» INSTRUCTIONS:
A - In the betta plant thread, could you copy the passage word for word, beginning at the words "## Elsewhere (Dec" and stopping after "fins at all."?
B - Answer these questions about the betta plant thread:
(i) What does ao say you need to promote plant growth?
(ii) According to sandybottom, what did hornwort do to their betta?
(iii) Which plant did the lady at PetSmart give Elsewhere instead of Wisteria?

» SELECTION:

──────────────────────────────

# Help needed on compatible plants for my betta



## roshangeo (Nov 1, 2013)

Are Bettas compatible with the following plants?
Ceratophyllum	
Hygrophila Corymbosa
Echinodorus bleheri (Amazon sword plant)
Hair Grass (Long)
Hydrilla
Hygrophila stricta
Echinodorus tenellus


----------



## lilnaugrim (Mar 27, 2013)

Yeah, Betta's are compatible with all plants. Some of them I don't recognize the scientific names but There's no aquatic plant that Betta's really can't be with.


----------



## ao (Feb 29, 2012)

All the plants look good to me  Bettas are pretty much compatible with all plants... All you need is a good light to promote plant growth ^_^


Sent from Petguide.com App


----------



## sandybottom (Nov 29, 2012)

i do not like hornwort with long finned fish of any kind.tore my bettas fins up.if it sheds/dies in the tank it is messy and annoying.


----------



## ao (Feb 29, 2012)

Interesting, I've never had any issues with it :O But better safe than sorry 


Sent from Petguide.com App


----------



## Elsewhere (Dec 30, 2012)

I agree with the Hornwart. A lady at PetSmart gave it to me instead of Wisteria (still ticked off) and it just sheds EVERYWHERE. It's horrible, but I don't want to waste a perfectly good plant. If I were you, I would avoid it.


----------



## peachii (Jan 6, 2013)

New hornwort is annoying like that but after it grows and transitions to your water it gets softer, stops losing leaves and is much much prettier. I hated the hornwort when we first got it. Threw most of it away but then as it grew it got so soft, lush and pretty that all betta's love it and it doesn't hurt their fins at all.

──────────────────────────────

» RECORDS SHOWN:
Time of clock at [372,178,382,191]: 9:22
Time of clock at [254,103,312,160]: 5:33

──────────────────────────────

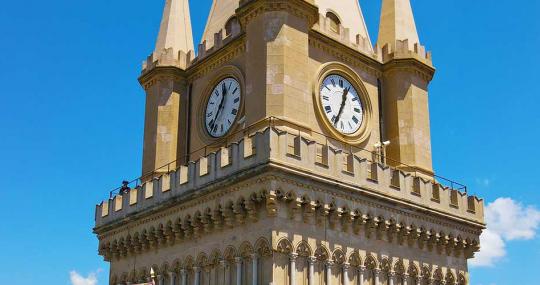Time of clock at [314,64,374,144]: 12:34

──────────────────────────────

» TASK RESULTS:
A -
## Elsewhere (Dec 30, 2012)

I agree with the Hornwart. A lady at PetSmart gave it to me instead of Wisteria (still ticked off) and it just sheds EVERYWHERE. It's horrible, but I don't want to waste a perfectly good plant. If I were you, I would avoid it.


----------



## peachii (Jan 6, 2013)

New hornwort is annoying like that but after it grows and transitions to your water it gets softer, stops losing leaves and is much much prettier. I hated the hornwort when we first got it. Threw most of it away but then as it grew it got so soft, lush and pretty that all betta's love it and it doesn't hurt their fins at all.

B -
(i) A good light.
(ii) It tore the betta's fins up.
(iii) Hornwort.